La Conscientious objection and voluntary interruption of pregnancy
How to balance it with users rights?
Abstract
Introduction: Act 18.987 for the voluntary interruption of pregnancy specifically provided for conscientious objection, in spite of its constitutional origin being recognized. The scope of the objection has resulted in doctrinal debates, both from the legal and the bioethical perspectives. Reconciling the right to being a conscientious objector in the interruption of pregnancy process, with the rights of users who request such interruption, to obtain the service within a context of respect for her confidentiality constitutes an important aspect in this controversy.
Objective: without prejudice of analysing conscientious objection both in terms of its material scope (what may be objected), and its personal scope (who may object), the article will particularly refer to the search for reconciling the right to objection and the right of users to receive the service. As a matter of fact, national and international provisions state objectors are obliged to refer patients to a nonobjecting colleague in order to ensure the provision of the health service. However, many times such referral is not possible in case there are no nonobjecting colleagues in a certain healthcare institution, or the number of nonobjecting colleagues may not cover the demand. The thesis upheld implies that the individual right of physicians to refer the patient when they are conscientious objectors may not be satisfactory exercised unless there is institutional support. In other words, the ultimate responsibility for those users to have access to the service lies in the institutions, which need to organize the service ensuring their demand is satisfied. We will try to prove that this responsibility to organize the service obliges the institution to refrain from referring users to other institutions, and to hire health professionals who are not objectors, so they can cover health services women have a right to, according to the legal provisions in force.

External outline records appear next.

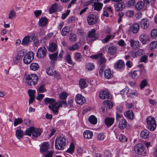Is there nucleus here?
<instances>
[{
    "mask_svg": "<svg viewBox=\"0 0 157 157\" xmlns=\"http://www.w3.org/2000/svg\"><path fill=\"white\" fill-rule=\"evenodd\" d=\"M26 53V52L25 50H23L20 51L18 53L17 56L21 60L23 57L25 56Z\"/></svg>",
    "mask_w": 157,
    "mask_h": 157,
    "instance_id": "nucleus-49",
    "label": "nucleus"
},
{
    "mask_svg": "<svg viewBox=\"0 0 157 157\" xmlns=\"http://www.w3.org/2000/svg\"><path fill=\"white\" fill-rule=\"evenodd\" d=\"M119 139L120 141L123 142H126L127 140L126 137L121 134L119 135Z\"/></svg>",
    "mask_w": 157,
    "mask_h": 157,
    "instance_id": "nucleus-54",
    "label": "nucleus"
},
{
    "mask_svg": "<svg viewBox=\"0 0 157 157\" xmlns=\"http://www.w3.org/2000/svg\"><path fill=\"white\" fill-rule=\"evenodd\" d=\"M34 54L33 52H29L24 56L23 59V62L26 64L30 63L33 59Z\"/></svg>",
    "mask_w": 157,
    "mask_h": 157,
    "instance_id": "nucleus-7",
    "label": "nucleus"
},
{
    "mask_svg": "<svg viewBox=\"0 0 157 157\" xmlns=\"http://www.w3.org/2000/svg\"><path fill=\"white\" fill-rule=\"evenodd\" d=\"M66 140L63 136H58L55 141V147L58 150H62L66 144Z\"/></svg>",
    "mask_w": 157,
    "mask_h": 157,
    "instance_id": "nucleus-2",
    "label": "nucleus"
},
{
    "mask_svg": "<svg viewBox=\"0 0 157 157\" xmlns=\"http://www.w3.org/2000/svg\"><path fill=\"white\" fill-rule=\"evenodd\" d=\"M65 59L67 63L71 64H72V61L71 60L70 56L69 55H67Z\"/></svg>",
    "mask_w": 157,
    "mask_h": 157,
    "instance_id": "nucleus-59",
    "label": "nucleus"
},
{
    "mask_svg": "<svg viewBox=\"0 0 157 157\" xmlns=\"http://www.w3.org/2000/svg\"><path fill=\"white\" fill-rule=\"evenodd\" d=\"M104 75L105 77L108 79L111 78L113 76V74L109 69H106L105 70Z\"/></svg>",
    "mask_w": 157,
    "mask_h": 157,
    "instance_id": "nucleus-29",
    "label": "nucleus"
},
{
    "mask_svg": "<svg viewBox=\"0 0 157 157\" xmlns=\"http://www.w3.org/2000/svg\"><path fill=\"white\" fill-rule=\"evenodd\" d=\"M82 57L81 54L79 52H76L75 55V58L78 61H80Z\"/></svg>",
    "mask_w": 157,
    "mask_h": 157,
    "instance_id": "nucleus-57",
    "label": "nucleus"
},
{
    "mask_svg": "<svg viewBox=\"0 0 157 157\" xmlns=\"http://www.w3.org/2000/svg\"><path fill=\"white\" fill-rule=\"evenodd\" d=\"M90 57L92 59H98V63L100 65L104 64L106 62V59L102 56V54L101 53L90 56Z\"/></svg>",
    "mask_w": 157,
    "mask_h": 157,
    "instance_id": "nucleus-8",
    "label": "nucleus"
},
{
    "mask_svg": "<svg viewBox=\"0 0 157 157\" xmlns=\"http://www.w3.org/2000/svg\"><path fill=\"white\" fill-rule=\"evenodd\" d=\"M124 115L127 118L131 119H133L134 116L133 112L131 110L125 112L124 113Z\"/></svg>",
    "mask_w": 157,
    "mask_h": 157,
    "instance_id": "nucleus-30",
    "label": "nucleus"
},
{
    "mask_svg": "<svg viewBox=\"0 0 157 157\" xmlns=\"http://www.w3.org/2000/svg\"><path fill=\"white\" fill-rule=\"evenodd\" d=\"M103 103L106 107L109 108H111L113 106L112 102L109 100H105L104 101Z\"/></svg>",
    "mask_w": 157,
    "mask_h": 157,
    "instance_id": "nucleus-48",
    "label": "nucleus"
},
{
    "mask_svg": "<svg viewBox=\"0 0 157 157\" xmlns=\"http://www.w3.org/2000/svg\"><path fill=\"white\" fill-rule=\"evenodd\" d=\"M31 40L33 41V46L34 47L37 46L39 44V41L36 36L34 33H31Z\"/></svg>",
    "mask_w": 157,
    "mask_h": 157,
    "instance_id": "nucleus-20",
    "label": "nucleus"
},
{
    "mask_svg": "<svg viewBox=\"0 0 157 157\" xmlns=\"http://www.w3.org/2000/svg\"><path fill=\"white\" fill-rule=\"evenodd\" d=\"M48 19L46 17H42L40 20L38 22L39 25L40 27H44L48 23Z\"/></svg>",
    "mask_w": 157,
    "mask_h": 157,
    "instance_id": "nucleus-22",
    "label": "nucleus"
},
{
    "mask_svg": "<svg viewBox=\"0 0 157 157\" xmlns=\"http://www.w3.org/2000/svg\"><path fill=\"white\" fill-rule=\"evenodd\" d=\"M110 44V46L108 48L107 52L110 55H114L116 53L117 48L112 44Z\"/></svg>",
    "mask_w": 157,
    "mask_h": 157,
    "instance_id": "nucleus-12",
    "label": "nucleus"
},
{
    "mask_svg": "<svg viewBox=\"0 0 157 157\" xmlns=\"http://www.w3.org/2000/svg\"><path fill=\"white\" fill-rule=\"evenodd\" d=\"M45 86V84H42L39 86L38 90L39 93H44L46 91Z\"/></svg>",
    "mask_w": 157,
    "mask_h": 157,
    "instance_id": "nucleus-53",
    "label": "nucleus"
},
{
    "mask_svg": "<svg viewBox=\"0 0 157 157\" xmlns=\"http://www.w3.org/2000/svg\"><path fill=\"white\" fill-rule=\"evenodd\" d=\"M135 3L134 0H129L127 2L128 6L131 7L134 5Z\"/></svg>",
    "mask_w": 157,
    "mask_h": 157,
    "instance_id": "nucleus-64",
    "label": "nucleus"
},
{
    "mask_svg": "<svg viewBox=\"0 0 157 157\" xmlns=\"http://www.w3.org/2000/svg\"><path fill=\"white\" fill-rule=\"evenodd\" d=\"M69 40L71 42H75L77 40V36L75 34L71 33L69 36Z\"/></svg>",
    "mask_w": 157,
    "mask_h": 157,
    "instance_id": "nucleus-51",
    "label": "nucleus"
},
{
    "mask_svg": "<svg viewBox=\"0 0 157 157\" xmlns=\"http://www.w3.org/2000/svg\"><path fill=\"white\" fill-rule=\"evenodd\" d=\"M114 119L112 117H107L105 119L104 122L106 125L108 127L111 126L113 123Z\"/></svg>",
    "mask_w": 157,
    "mask_h": 157,
    "instance_id": "nucleus-17",
    "label": "nucleus"
},
{
    "mask_svg": "<svg viewBox=\"0 0 157 157\" xmlns=\"http://www.w3.org/2000/svg\"><path fill=\"white\" fill-rule=\"evenodd\" d=\"M139 40L143 44H145L149 40V38L147 35L143 33L140 36Z\"/></svg>",
    "mask_w": 157,
    "mask_h": 157,
    "instance_id": "nucleus-13",
    "label": "nucleus"
},
{
    "mask_svg": "<svg viewBox=\"0 0 157 157\" xmlns=\"http://www.w3.org/2000/svg\"><path fill=\"white\" fill-rule=\"evenodd\" d=\"M131 46L134 49L138 48L140 46V42L138 40H130Z\"/></svg>",
    "mask_w": 157,
    "mask_h": 157,
    "instance_id": "nucleus-25",
    "label": "nucleus"
},
{
    "mask_svg": "<svg viewBox=\"0 0 157 157\" xmlns=\"http://www.w3.org/2000/svg\"><path fill=\"white\" fill-rule=\"evenodd\" d=\"M151 37L153 38H157V29H154L152 30L151 33Z\"/></svg>",
    "mask_w": 157,
    "mask_h": 157,
    "instance_id": "nucleus-50",
    "label": "nucleus"
},
{
    "mask_svg": "<svg viewBox=\"0 0 157 157\" xmlns=\"http://www.w3.org/2000/svg\"><path fill=\"white\" fill-rule=\"evenodd\" d=\"M70 29L69 27L66 26L63 28L61 31V34L63 36H65L69 33Z\"/></svg>",
    "mask_w": 157,
    "mask_h": 157,
    "instance_id": "nucleus-35",
    "label": "nucleus"
},
{
    "mask_svg": "<svg viewBox=\"0 0 157 157\" xmlns=\"http://www.w3.org/2000/svg\"><path fill=\"white\" fill-rule=\"evenodd\" d=\"M57 8L58 5L56 3L52 5L49 9L50 13L51 14L56 12L57 10Z\"/></svg>",
    "mask_w": 157,
    "mask_h": 157,
    "instance_id": "nucleus-42",
    "label": "nucleus"
},
{
    "mask_svg": "<svg viewBox=\"0 0 157 157\" xmlns=\"http://www.w3.org/2000/svg\"><path fill=\"white\" fill-rule=\"evenodd\" d=\"M39 67L38 64L36 63H33L30 65V68L33 71H36L38 69Z\"/></svg>",
    "mask_w": 157,
    "mask_h": 157,
    "instance_id": "nucleus-47",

Conclusions: upon analysing the role played by the authorities in the healthcare institutions in terms of the organization of services and the scope and limitations to conscientious objection, we conclude that: a) institutions are responsible for having professionals who do not object to rendering the voluntary interruption of pregnancy service, otherwise the obligation to refer patients by the physician who is an objector is impossible; b) the specific hiring of health professionals who are not objectors, without this having an impact on the work rights of the objecting professionals, is absolutely legitimate and may not be deemed as a form of discrimination; c) only in the event it is really impossible to hire professionals who can render this service is it possible to refer patients to other institutions. Therefore, reconciling conscientious objection and the right of users is necessarily an institutional obligation that does not imply analyzing the reasons why objectors refuse to render the service or creating registries of objectors, since the reason for conscientious objections is confidential.